I want to give him my canned response when he questions my boring all-organic, antioxidant-packed, no-processed-anything diet: “And I don’t want it again.”

But today I can’t say that.

Today I have to tell him the secret I’ve been holding inside for nearly twenty-four hours since I got off the phone with Dr. Saunders yesterday morning, because I physically haven’t been able to say the words. They’ve been stuck in my throat like one of those annoying popcorn hulls that scratch your esophagus and make your eyes water.

I search the corners of my brain for the right way to say it.

The results of my biopsy are in. It doesn’t look good.

So, my tumor marker numbers are up. Want to meet for lunch today?

You know how we had that party last February celebrating three years of me being cancer-free and the end of my every-six-months blood tests? Whoopsies!

But I decide to go with something simple: the hard, cold truth. Because no matter how much the doctor tried to lessen the blow with his “we just need to run some more tests,” and “let’s not panic until we know what we’re dealing with,” I know that what he really means is one terrible, horrible, no good, very bad thing.

I clear my throat. “So, Dr. Saunders called yesterday.”

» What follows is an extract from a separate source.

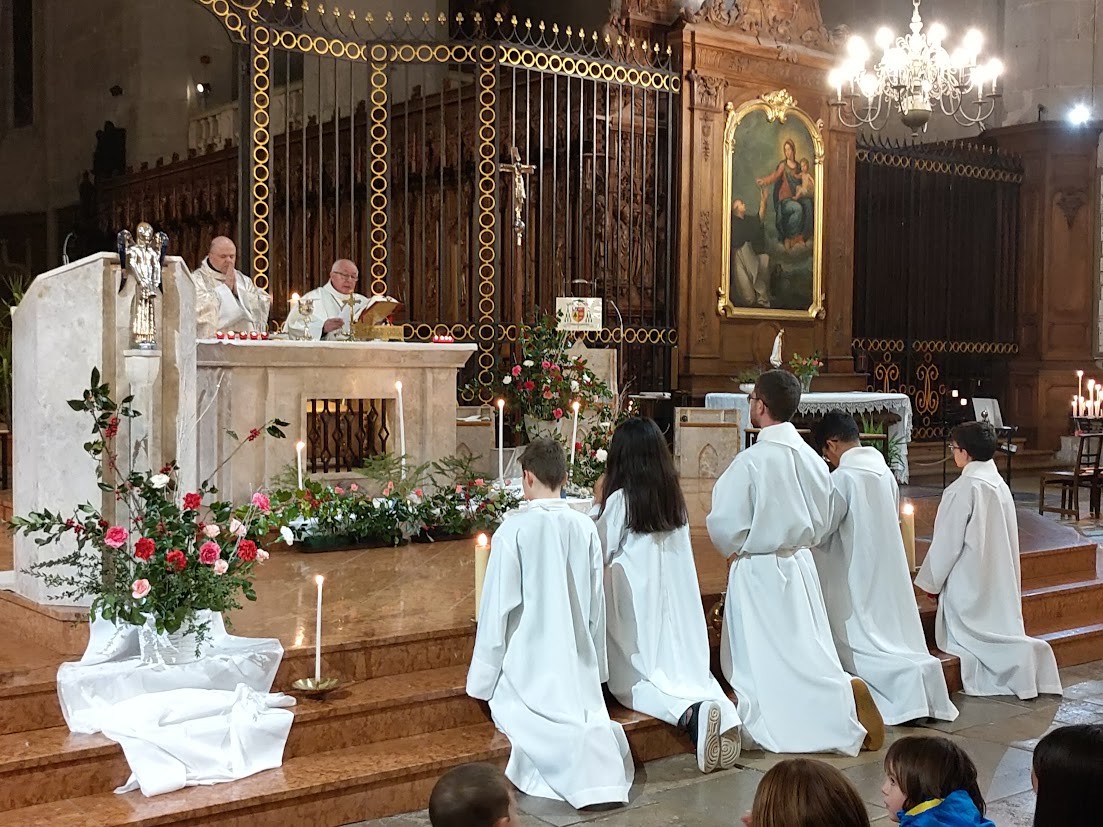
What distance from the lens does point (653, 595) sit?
17.8 ft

My back is to him, but the room has gone silent and I know if I turn around and look, his spoon will be hanging halfway between his mouth and the bowl, as if he’s eating cereal in a movie and someone paused it to answer the phone, or go to the bathroom.

“And?” he says.

I turn in time to see him lower his utensil into the still-half-full Tupperware. He’s now in slow motion. Or maybe I am.

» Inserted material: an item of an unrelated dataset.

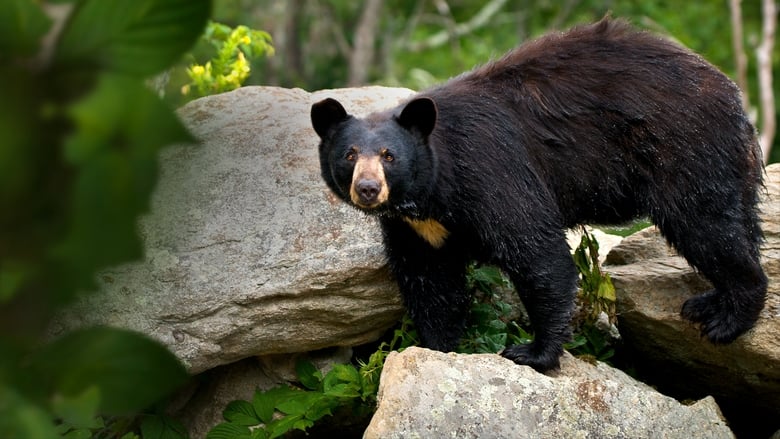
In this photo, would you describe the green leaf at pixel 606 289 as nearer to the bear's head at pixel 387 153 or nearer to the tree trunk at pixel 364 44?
the bear's head at pixel 387 153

“It’s back,” I say at exactly the same time the Tupperware slips out of his grasp and a waterfall of milk and Froot Loops cascades down his leg and onto the floor.

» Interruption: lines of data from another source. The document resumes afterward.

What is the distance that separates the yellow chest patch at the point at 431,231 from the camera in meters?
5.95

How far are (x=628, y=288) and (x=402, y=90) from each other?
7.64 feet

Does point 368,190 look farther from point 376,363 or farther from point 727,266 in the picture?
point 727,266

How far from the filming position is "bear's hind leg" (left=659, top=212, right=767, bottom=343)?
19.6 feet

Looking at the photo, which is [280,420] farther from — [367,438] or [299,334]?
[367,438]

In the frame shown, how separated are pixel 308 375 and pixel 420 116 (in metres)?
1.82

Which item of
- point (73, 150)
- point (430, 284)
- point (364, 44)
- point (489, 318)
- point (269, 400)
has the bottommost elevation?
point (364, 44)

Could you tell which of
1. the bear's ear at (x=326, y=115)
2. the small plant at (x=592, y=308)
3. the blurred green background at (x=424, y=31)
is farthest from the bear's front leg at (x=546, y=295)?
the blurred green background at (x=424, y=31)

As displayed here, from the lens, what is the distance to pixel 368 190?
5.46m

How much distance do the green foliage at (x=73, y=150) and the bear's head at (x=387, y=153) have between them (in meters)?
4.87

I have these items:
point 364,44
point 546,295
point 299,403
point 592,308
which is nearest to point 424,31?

“Shit,” he says, leaping off the counter.

I grab the paper towels from the holder behind me and start rolling off sheets until I have a bouquet big enough to sop up the mess. Then I bend down and get to work.

“Let me,” Jack says, kneeling beside me. I hand him a wad of paper.

We attack the puddle in silence—shooing Benny away as he tries to lap up the sugary milk—and I know that Jack is absorbing the information I’ve just given him. Soon he’ll chide me for not telling him sooner. How could I sit on this for a full twenty-four hours? Then he’ll ask me exactly what Dr. Saunders has said. Word for word. And I’ll tell him, as if I’m relaying bits of neighborhood gossip.

He said.

And then I said.

And then he said.

But until then, Jack will absorb. Ponder. Digest. While we—side by side—do our best to clean up this big, ridiculous mess.



BEFORE JACK LEFT for the vet hospital, he pecked my cheek, squeezed my shoulder, and looked me directly in the eyes. “Daisy. It’s going to be OK.”